Akif Beki
(Radikal - 28 Nisan 2012)
Partizan sanattan nasıl kurtuluruz?
Tiyatroya ideoloji bezirgânı sokarsanız yaptığınız özgür sanat olmaz, partizan sanat olur.
İdeolojik prangalarınızı kırıp atmadıkça da, zihinlerinizi özgürleştiremezsiniz.
Muhafazakâr sanat gibi ucube bir kavramın karşısına ilerici sanat savunusuyla dikilmeniz de, özgürlük düşkünlüğünüze bağlanamaz.
Aksine, ideolojik bir ret olarak algılanır tavrınız, partizan takıntılarınıza verilir.
O kadar ki, beynamaz yahut inançsız bir sanatçının kategorik olarak dini muhafazakârlara seslenemeyeceği fikr-i sabitine dayanıyor, bir görüş.
Bir diğeri de namazında, niyazında veya amelsiz bir müminin çağdaş sanat yapamayacağı hükmüne saplanıp kalıyor.
Karşıt görünse de ikiz kardeştir bu zihniyetler. Çekişir, çatışırlar ama aslında aynı şeyi söylerler.
Kusura bakmasınlar ama, yapısal sorunları gözden kaçıran bu sığlığa, bu kısırlığa mahkûm edemeyiz tartışmayı.
Dikkat kesileceğimiz asıl mesele şudur:
Belediyeye göbekten bağlı bir aylıkçı olmaktan şikâyetiniz yoksa, memuriyet maaşından da memnunsanız daha da memur muamelesine itiraz etmeye hakkınız olmaz.
‘Memurluğa razı olup memur sanatçı sıfatından gocunmak var mı’ diye sorarlar çünkü.
‘Belediyeden maaş almayı cüzdanınıza da, içinize de sindirdikten sonra, kalkıp özerk statüden dem vurmak da neyin nesidir’ derler adama.

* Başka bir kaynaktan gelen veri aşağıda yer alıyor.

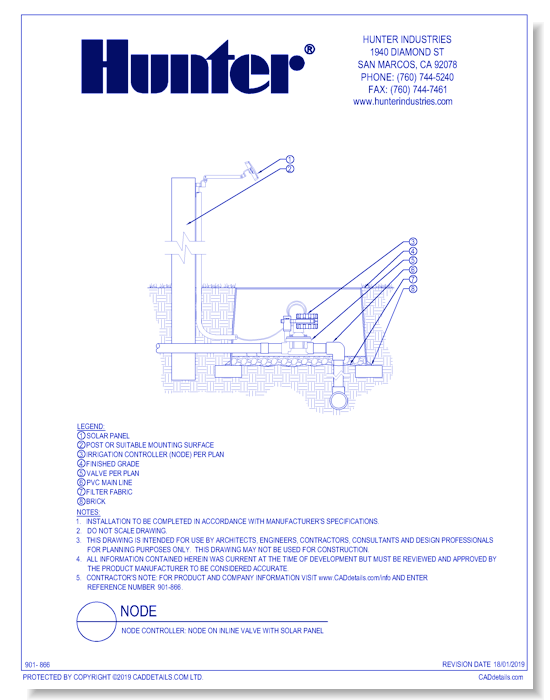 Node Controller: NODE on Inline Valve with Solar Panel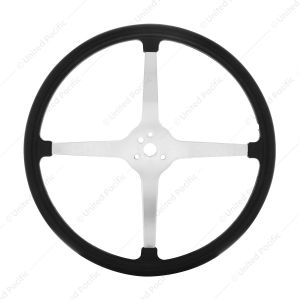 15" Chrome Plated 3-Bolt Track Style Steering Wheel With Rubber Grip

Uygar dünyadan örnekler veriliyor. Tiyatroların, kamu imkânlarıyla Fransa’da şöyle, İngiltere’de böyle desteklendiğine dair şeyler.
Hangisinde bizdeki gibi çalışıyor sistem, nerede görülmüş bizdekine benzer ballı börekli model?
Devletin, merkezi ya da yerel idareler vasıtasıyla doğrudan doğruya patron koltuğuna oturduğu bir yapıyı, ancak komünist rejimlerde bulursunuz.
Şu ya da bu kıstaslara göre tiyatroyu sübvanse etmek, sanata teşvik ödeneği ayırmak, sponsor olarak himaye etmek başka.
Ama bütçe tahsis edip kadrolu sanatçı istihdam etmek, ekmeği de suyu da belediyeden tiyatrocu beslemek bize mahsus bir sistem, bir de komünist sanat pratiğine.
Evet, muhafazâkar sanat tanımlamasına ben de karşıyım. Ama bir farkım var, partizan sanat anlayışına da karşıyım.
Özgür sanat manifestoları yayımlanıyor, yürüyüşler tertip ediliyor. Fakat derde deva bir reçete sunan yok!
Sanatın ve sanatçının hürriyetine sahip çıkmak konusunda samimi olanlara buradan açık bir teklifte bulunuyorum.
Anlıyorum ki Kültür ve Turizm Bakanlığı’nda konuyu çalışanlar var.
Devlete bağlı tiyatro, müzik, opera, bale, dans, koro, orkestra, topluluk artık her ne kurum varsa hepsini elden geçirmek, lazım olanları küçültüp olmayanları tasfiye etmek gibi köklü bir reform projesine kafa yoruyorlar.
Gelin o halde, kültür ve sanat faaliyetini devletten özerkleştirmek için yapılan bu zihinsel hazırlığa katkıda bulunun. Ben de özerk tiyatro talebinize, özgür sanat duyarlılığınıza inanayım.
Samimiyetle savunuyorsanız o fikirleri, tam aradığınız fırsattır.
Telif Hakları Genel Müdürü Abdurrahman Çelik’in geçen yıl çıkardığı Kültür Endüstrisi kitabı, başlangıç için iyi bir referans noktası. Gelişmiş dünyayla bizdeki modeli bütün yönleriyle mukayese ediyor, dokunulması gereken sorun ve çözüm alanlarını somut biçimde belirginleştiriyor.
Eksiği gediği olabilir, yapıcı önerilerinizi getirerek onları da tamamlarsınız.
Partizan sanatı sahneden kovma zamanı geldi. Özgür tiyatro hayalinizi gerçekleştirmeye var mısınız gerçekten?